Centre administratif Midi LibreOn ne dit plus pauvres, on dit Rmistes. On ne dit plus chômeur, on dit demandeur d’emploi. On ne dit plus usagers, on dit bénéficiaires et clients, on ne dit plus employés, on dit collaborateurs, on ne dit plus petits boulots, on dit jobs…
On pourrait continuer comme cela longtemps la liste de mots appartenant à la langue de bois que nous finissons par utiliser quotidiennement à force de les entendre partout autour de nous.
Cette langue de bois, ou novlangue, se fabrique et est relayée à l’intérieur de notre société, par les publicitaires, les médias, les politiques, les intellectuels et par une catégorie plus discrète les laboratoires d’idées, les fameux « Thinks tanks ».

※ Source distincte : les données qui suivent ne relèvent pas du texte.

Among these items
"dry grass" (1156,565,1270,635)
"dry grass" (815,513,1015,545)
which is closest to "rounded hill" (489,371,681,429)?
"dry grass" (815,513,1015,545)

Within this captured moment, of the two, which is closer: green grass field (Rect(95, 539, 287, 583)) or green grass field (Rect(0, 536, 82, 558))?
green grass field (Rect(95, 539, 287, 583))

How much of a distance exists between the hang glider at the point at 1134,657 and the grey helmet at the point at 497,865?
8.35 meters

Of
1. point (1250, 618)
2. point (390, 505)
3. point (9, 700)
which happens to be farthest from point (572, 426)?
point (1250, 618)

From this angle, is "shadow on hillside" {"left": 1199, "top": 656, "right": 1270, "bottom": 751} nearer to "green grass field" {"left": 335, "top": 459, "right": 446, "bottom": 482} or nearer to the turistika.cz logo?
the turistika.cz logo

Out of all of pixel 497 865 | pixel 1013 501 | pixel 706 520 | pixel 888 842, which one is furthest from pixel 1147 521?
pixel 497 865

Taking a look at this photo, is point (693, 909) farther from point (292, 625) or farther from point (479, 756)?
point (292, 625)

Cette langue de bois fonctionne sur la répétition qui finit par faire perdre le sens et l’utilité des mots plus clairs et plus simples. Elle utilise différentes techniques et figures de styles dont chacune a un intérêt/objectif particulier. Par exemple les euphémismes comme « les pauvres devenus des publics défavorisés puis fragilisés » sont très utilisés et servent souvent à adoucir, à renommer une réalité dure en retirant sa charge négative.

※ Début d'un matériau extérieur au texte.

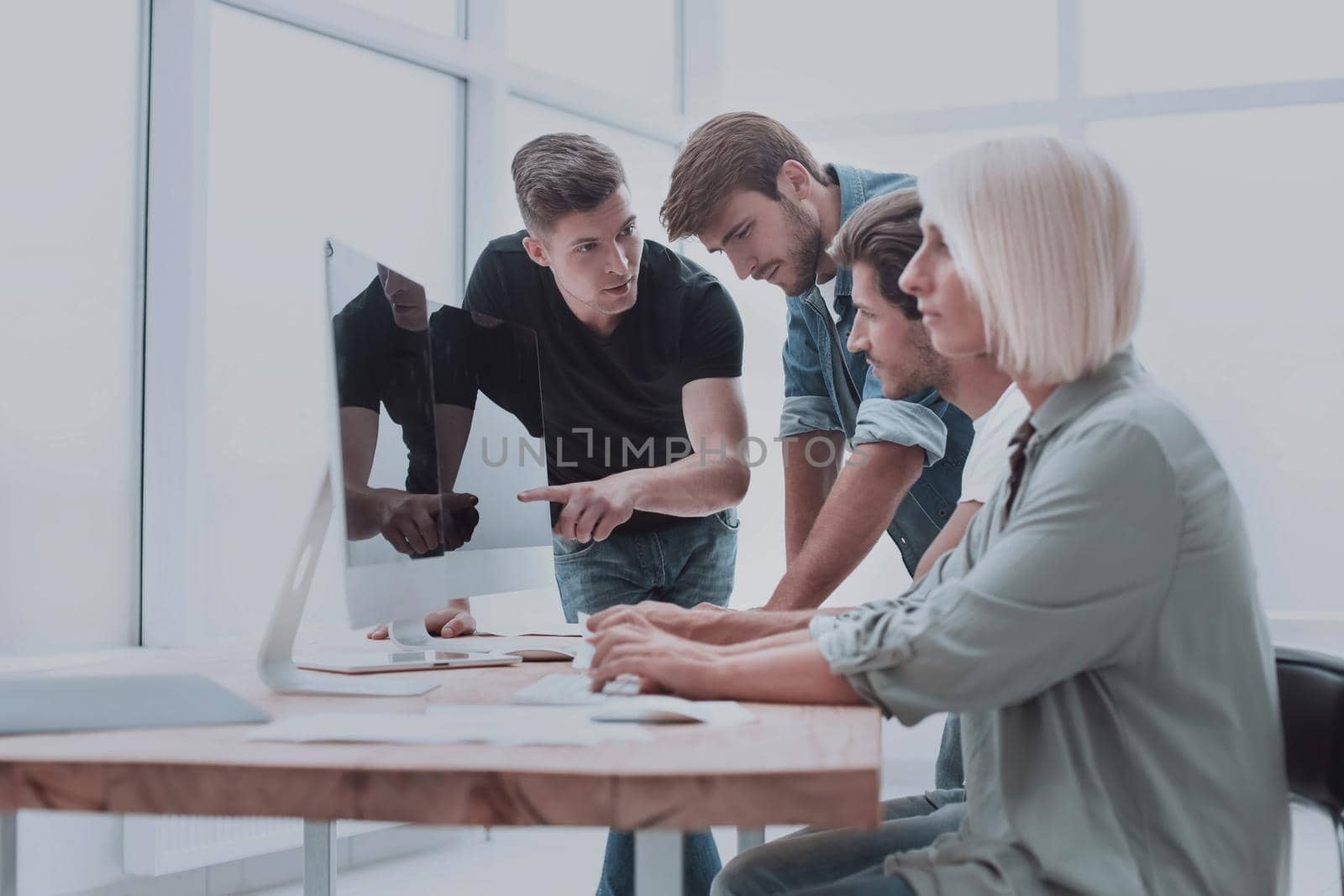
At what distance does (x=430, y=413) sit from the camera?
5.15 feet

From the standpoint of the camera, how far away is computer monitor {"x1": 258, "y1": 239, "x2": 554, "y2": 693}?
1331 mm

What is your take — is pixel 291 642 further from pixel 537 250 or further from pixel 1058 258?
pixel 537 250

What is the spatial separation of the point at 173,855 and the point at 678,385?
1.58m

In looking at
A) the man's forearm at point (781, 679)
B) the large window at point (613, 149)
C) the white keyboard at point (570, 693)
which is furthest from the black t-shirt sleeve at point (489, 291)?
the man's forearm at point (781, 679)

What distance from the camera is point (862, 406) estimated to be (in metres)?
2.08

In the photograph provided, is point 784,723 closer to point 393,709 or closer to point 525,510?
point 393,709

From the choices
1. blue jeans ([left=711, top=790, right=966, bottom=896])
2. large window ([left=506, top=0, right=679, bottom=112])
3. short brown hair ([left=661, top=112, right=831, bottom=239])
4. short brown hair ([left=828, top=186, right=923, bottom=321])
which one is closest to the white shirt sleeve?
short brown hair ([left=828, top=186, right=923, bottom=321])

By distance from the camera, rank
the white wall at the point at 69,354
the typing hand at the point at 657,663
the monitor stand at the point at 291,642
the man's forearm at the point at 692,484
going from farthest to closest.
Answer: the white wall at the point at 69,354 < the man's forearm at the point at 692,484 < the monitor stand at the point at 291,642 < the typing hand at the point at 657,663

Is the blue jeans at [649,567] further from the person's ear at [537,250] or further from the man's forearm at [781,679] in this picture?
the man's forearm at [781,679]

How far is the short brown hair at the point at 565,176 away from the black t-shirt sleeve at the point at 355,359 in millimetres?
1044

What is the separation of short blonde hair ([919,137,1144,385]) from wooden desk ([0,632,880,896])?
37 centimetres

Avec les oxymores, il s'agit de coller deux termes antinomiques comme dans flexi-sécurité ou capitalisme moral. L’intérêt est de brouiller les cartes et d'empêcher une analyse ou une remise en cause de ces concepts, qui paraissent aller dans le bon sens. Il existe bien d’autres figures de style à travers lesquelles la langue de bois se déploie comme les anglicismes, les sigles, ou encore l’hyperbole très utilisée quand on veut durcir une réalité, la rendre négative.
Par exemple l'emploi de l'expression « charge sociale » en lieu et place de « cotisation sociale » se généralise faisant disparaitre le mot cotisation et avec lui le sens dont il était porteur. Une charge c'est lourd donc pénible. L'alléger est perçu alors comme une chose positive. C’est un soulagement. Alors qu’en réalité, les cotisations sociales ne constituent pas des prélèvements ou une taxe sur le travail. Elles sont un élément du salaire (salaire socialisé ou mutualisé). Pour les salariés, elles ne constituent donc ni un prélèvement, ni une charge mais un supplément.
On comprend bien quel est l’objectif de cette langue de bois. Si le langage structure notre pensée et notre façon de percevoir le monde, alors cette langue de bois n'est pas du tout neutre mais poursuit des objectifs bien précis qui participent à une finalité que l’on pourrait résumer ainsi : naturaliser le libéralisme et engendrer un certain fatalisme.
A Portiragnes, nous sommes aussi atteints par cet excès de modernisme toujours associée au réformisme qui masque le sens réel des transformations économiques et sociales entreprises par le libéralisme.
En effet, il s’écrit et se dit que le bâtiment en construction sur l’emplacement du city-stade n’est ni un hôpital comme certains l’ont avancé, ni la nouvelle sous-préfecture de l’Hérault comme on l’a entendu dire, ni une mairie, comme on le pensait, mais un centre administratif. Qu’est-ce à dire ? Est-ce que les mots « « mairie » ou « hôtel de ville » seraient devenus trop désuets, pas assez branchés, pas assez chics. Cette terminologie, un peu pompeuse est déconcertante et préoccupante. Elle crée de l’incertitude quant au devenir de la commune dont la Mairie est le bâtiment symbolique. Les mots ont un sens et ce changement de nom nous annonce quoi ? La fusion prochaine avec une ville voisine ? La mort des communes au profit des collectivités intercommunales ? Si c’est le cas, alors ce centre administratif est un bâtiment surdimensionné pour les seules fonctions qui lui resteront : délivrer et recevoir des documents administratifs. Si ce n’est pas le cas, alors appelons ce bâtiment pour ce qu’il est et ce que nous voulons qu’il reste : une Mairie avec un M majuscule.